Below is a listing; retype exactly the lines between the one containing "Photo of Collie jumping over Agility boards." and the one containing "taxidermy of Eutamiassibiricus", inclusive, minus the pictures.

── EXTRACTED MATERIAL

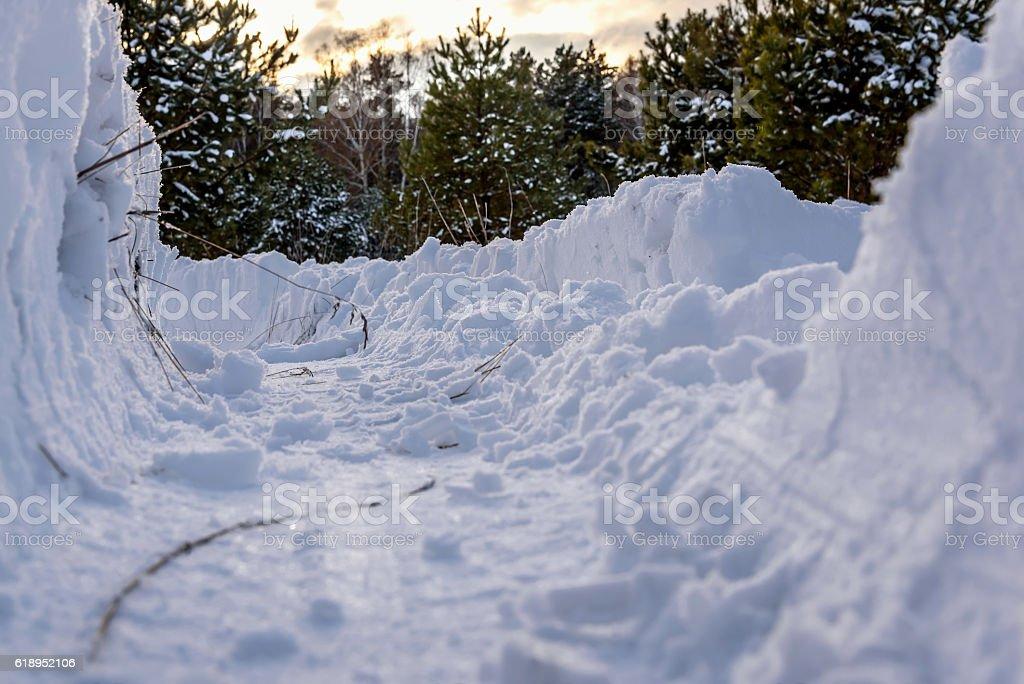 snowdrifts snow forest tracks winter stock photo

────
── EXTRACTED MATERIAL

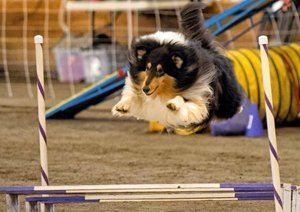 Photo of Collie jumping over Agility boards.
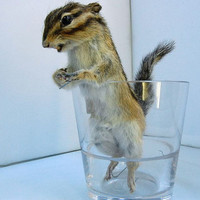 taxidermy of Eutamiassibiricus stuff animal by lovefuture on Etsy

────

» RESULT:
 Photo of Collie jumping over Agility boards.
 taxidermy of Eutamiassibiricus stuff animal by lovefuture on Etsy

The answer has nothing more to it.